◆ **Exercise requirements**
Retype every line of the listing below without changing a single character.

◆ **Extracted material**
#####

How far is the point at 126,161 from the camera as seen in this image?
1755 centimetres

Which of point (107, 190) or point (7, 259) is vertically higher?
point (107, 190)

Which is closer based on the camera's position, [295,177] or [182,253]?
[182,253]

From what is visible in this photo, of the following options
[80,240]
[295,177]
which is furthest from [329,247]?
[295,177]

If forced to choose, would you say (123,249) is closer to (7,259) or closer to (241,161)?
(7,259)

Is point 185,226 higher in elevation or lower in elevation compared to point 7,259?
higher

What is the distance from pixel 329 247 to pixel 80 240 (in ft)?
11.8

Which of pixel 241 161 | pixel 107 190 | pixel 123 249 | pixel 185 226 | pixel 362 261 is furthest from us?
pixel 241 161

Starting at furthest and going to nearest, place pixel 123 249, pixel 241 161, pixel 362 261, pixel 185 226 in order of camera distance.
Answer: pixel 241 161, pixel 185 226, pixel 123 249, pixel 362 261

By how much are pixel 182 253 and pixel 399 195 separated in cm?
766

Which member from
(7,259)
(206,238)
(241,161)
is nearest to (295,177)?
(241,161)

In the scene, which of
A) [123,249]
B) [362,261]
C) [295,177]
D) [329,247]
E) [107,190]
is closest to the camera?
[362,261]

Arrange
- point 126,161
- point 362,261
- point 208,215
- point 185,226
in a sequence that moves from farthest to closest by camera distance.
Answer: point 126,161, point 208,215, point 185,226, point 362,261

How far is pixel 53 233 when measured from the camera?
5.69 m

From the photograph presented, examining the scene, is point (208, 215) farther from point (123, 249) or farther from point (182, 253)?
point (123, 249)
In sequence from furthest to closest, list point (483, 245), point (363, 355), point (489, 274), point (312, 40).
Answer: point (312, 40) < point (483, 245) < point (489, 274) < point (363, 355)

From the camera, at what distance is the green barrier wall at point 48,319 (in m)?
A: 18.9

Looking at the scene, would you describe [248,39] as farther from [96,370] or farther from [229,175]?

#####

◆ **Output for this task**
How far is the point at 126,161 from the camera as seen in this image?
1755 centimetres

Which of point (107, 190) or point (7, 259) is vertically higher?
point (107, 190)

Which is closer based on the camera's position, [295,177] or [182,253]?
[182,253]

From what is visible in this photo, of the following options
[80,240]
[295,177]
which is furthest from [329,247]?
[295,177]

If forced to choose, would you say (123,249) is closer to (7,259) or closer to (241,161)?
(7,259)

Is point 185,226 higher in elevation or lower in elevation compared to point 7,259?
higher

What is the distance from pixel 329 247 to pixel 80 240 (in ft)?
11.8

Which of pixel 241 161 | pixel 107 190 | pixel 123 249 | pixel 185 226 | pixel 362 261 is furthest from us?
pixel 241 161

Starting at furthest and going to nearest, place pixel 123 249, pixel 241 161, pixel 362 261, pixel 185 226 in order of camera distance.
Answer: pixel 241 161, pixel 185 226, pixel 123 249, pixel 362 261

By how much are pixel 182 253 and pixel 399 195 separated in cm?
766

Which member from
(7,259)
(206,238)
(241,161)
is nearest to (295,177)?
(241,161)

In the scene, which of
A) [123,249]
B) [362,261]
C) [295,177]
D) [329,247]
E) [107,190]
is closest to the camera?
[362,261]

Arrange
- point 126,161
- point 362,261
- point 208,215
- point 185,226
in a sequence that moves from farthest to closest by camera distance.
Answer: point 126,161, point 208,215, point 185,226, point 362,261

How far is pixel 53 233 when measured from the camera?
5.69 m

From the photograph presented, examining the scene, is point (208, 215) farther from point (123, 249) or farther from point (182, 253)?
point (123, 249)
In sequence from furthest to closest, list point (483, 245), point (363, 355), point (489, 274), point (312, 40).
Answer: point (312, 40) < point (483, 245) < point (489, 274) < point (363, 355)

From the camera, at what distance is the green barrier wall at point 48,319 (in m)?
A: 18.9

Looking at the scene, would you describe [248,39] as farther from [96,370] or farther from [229,175]?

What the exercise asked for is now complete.